Ma lo spagnolo conosceva bene l’animo umano e sapeva come muoversi anche sul
piano dialettico.
«Anche io sono soltanto un umile servitore del
re Filippo IV, ma sono qui per incarico del nostro comune amico onde assicurare
alla giustizia divina l’anima di numerosi
peccatori eretici. Non è forse così Padre Alonso?»
Il
gesuita assentì in direzione dell’hidalgo con uno dei suoi sorrisi intelligenti
e mansueti.
«Ma
state pur sicuri che dopo il pentimento e la confessione degli eretici, il loro
corpo vi verrà consegnato per le giuste punizioni. E con il loro corpo anche i
loro beni materiali rientreranno nella loro naturale giurisdizione; e sarete
voi ad occuparvene, dal momento della confessione in poi» concluse lo spagnolo
con un’espressione del viso che assomigliava più a un ghigno che a un vero
sorriso.
Quest’ultimo
inciso piacque assai all’ambizioso vicario che in realtà non ce l’aveva con il
De Regis in funzione delle sue letture (lui stesso stava consultando avidamente
certi scritti di Copernico, rinvenuti negli archivi estensi che in parte erano
rimasti a Ferrara dopo la Devoluzione), ma puntava alla confisca delle sue
proprietà (indispensabile corollario della sentenza di condanna per eresia in
forza delle norme inquisitorie in vigore). Non di meno non volle che il
domenicano avvertisse da parte sua una scarsa considerazione per le sue
corrette considerazioni e ci tenne a tranquillizzarlo in tal senso.
«State
tranquillo don Agostino che provvederò personalmente a informare il nostro
comune amico della misura e delle forme con cui abbiamo utilizzato la sua
delega nei confronti del nostro ospite, qui in missione per conto di lui!»
Dopo
cena il vice legato accompagnò i suoi ospiti in una saletta riservata ove, con
grande stupore di tutti, dispiegò sopra un tavolo quadrato, una dettagliata
mappa che comprendeva sia la vecchia città medievale, sia l’addizione erculea,
comprensiva del tragitto che di lì a poco il terzetto spagnolo avrebbe percorso
in direzione dell’edificio che un tempo aveva ospitato l’Osteria del Buon
Samaritano.
Pasini
Frassoni li informò che li avrebbe fatti accompagnare da Cristoforo Messìppo,
un abile cavallerizzo e suo conduttore personale, che avrebbe mantenuto i
contatti riservati tra le due sedi.
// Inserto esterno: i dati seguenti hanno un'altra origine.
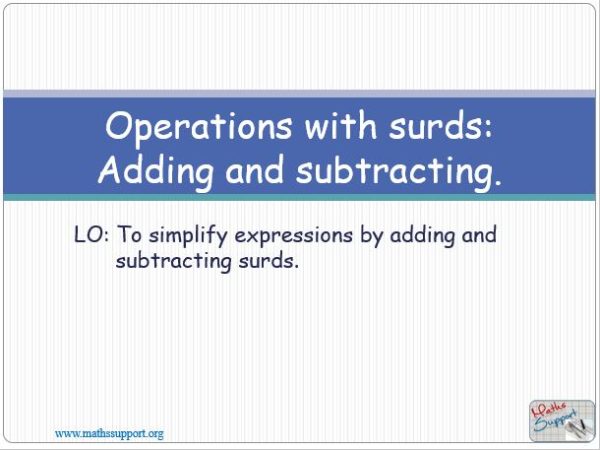 Operations with surds: Adding and subtracting.

LO: To simplify expressions by adding and subtracting surds.

www.mathssupport.org

Maths Support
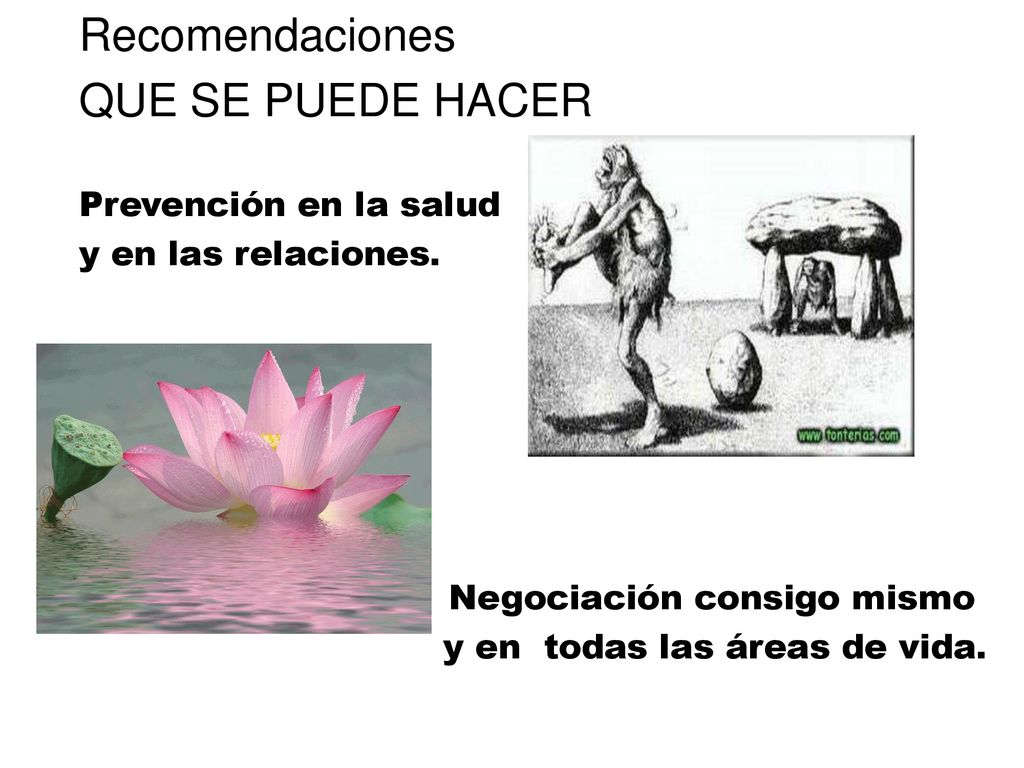 Recomendaciones
QUE SE PUEDE HACER

Prevención en la salud y en las relaciones.

www.tonterias.com

Negociación consigo mismo y en todas las áreas de vida.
Gli mise inoltre a disposizione, uno
scalco- credenziere e due delle sue
migliori inservienti, una cuoca e l’altra pulitrice e rassettatrice. Omise
ovviamente di informare l’astuto hidalgo che in realtà si trattava di tre
fidatissimi agenti della sua segreteria personale, incaricati di riferirgli nel
dettaglio tutto quanto sarebbe avvenuto nella sede operativa prescelta per gli
interrogatori degli inquisitori spagnoli.
Preso
nota di alcune altre fondamentali informazioni sull’Accademia degli Increduli e
su Pietro Marino De Regis, Don Pedro Domingo Mendoza Martinez e Padre Alonso de
Barranquilla si avviarono nel cocchio personale del vice legato, condotto da
Cristoforo Messìppo.
Li
seguiva dappresso il carro con le vivande e le masserizie, nonché con il
bagaglio della commissione inquisitoria iberica (escluso il bauletto di Tenoch,
che lo legò sul dorso del suo cavallo,
in sella al quale affiancava il cocchio che conduceva il suo padrone)
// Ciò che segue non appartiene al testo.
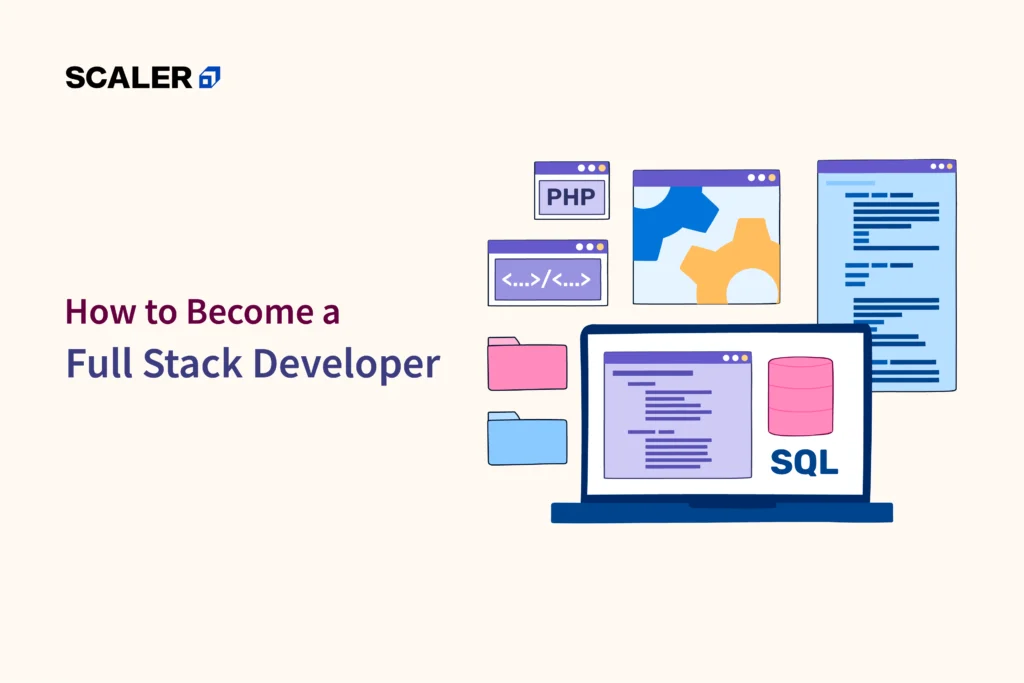 SCALER

How to Become a
Full Stack Developer

PHP

<...>/<...>

SQL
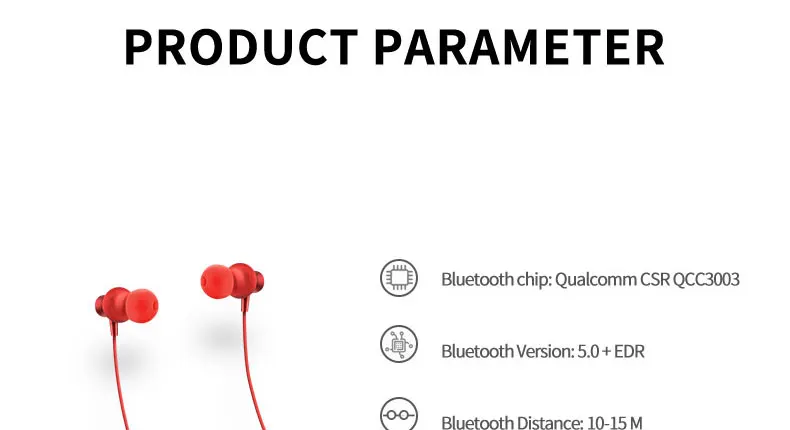 PRODUCT PARAMETER

Bluetooth chip: Qualcomm CSR QCC3003

Bluetooth Version: 5.0 + EDR

Bluetooth Distance: 10-15 M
guidato dallo scalco e credenziere.
Una
luna piena e velata li accompagnava.
Messìppo
pensò che l’indomani tutta Ferrara sarebbe stata avvolta nella nebbia.
Ma
non disse niente. Il suo padrone gli aveva raccomandato infatti di mostrarsi
indifferente a tutto e di tutto osservare senza dare nell’occhio.